_Requirement_
Reproduce the lines from the one holding "What is the" through the one holding "Does the metal", both included.

+++ Dataset entries

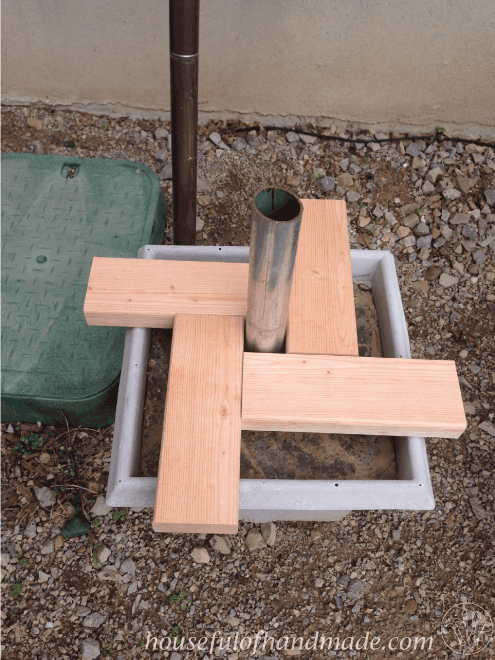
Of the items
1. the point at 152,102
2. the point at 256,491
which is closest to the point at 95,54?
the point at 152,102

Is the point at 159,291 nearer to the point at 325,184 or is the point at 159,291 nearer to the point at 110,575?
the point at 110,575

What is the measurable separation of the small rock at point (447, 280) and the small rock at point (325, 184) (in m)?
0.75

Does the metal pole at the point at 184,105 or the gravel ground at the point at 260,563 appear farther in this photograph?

++++++
+++ Dataset entries

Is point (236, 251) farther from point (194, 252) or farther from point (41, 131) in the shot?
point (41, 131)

++++++

_Response for this exercise_
What is the measurable separation of the small rock at point (447, 280) and the small rock at point (325, 184) (in m)?
0.75

Does the metal pole at the point at 184,105 or the gravel ground at the point at 260,563 appear farther in this photograph?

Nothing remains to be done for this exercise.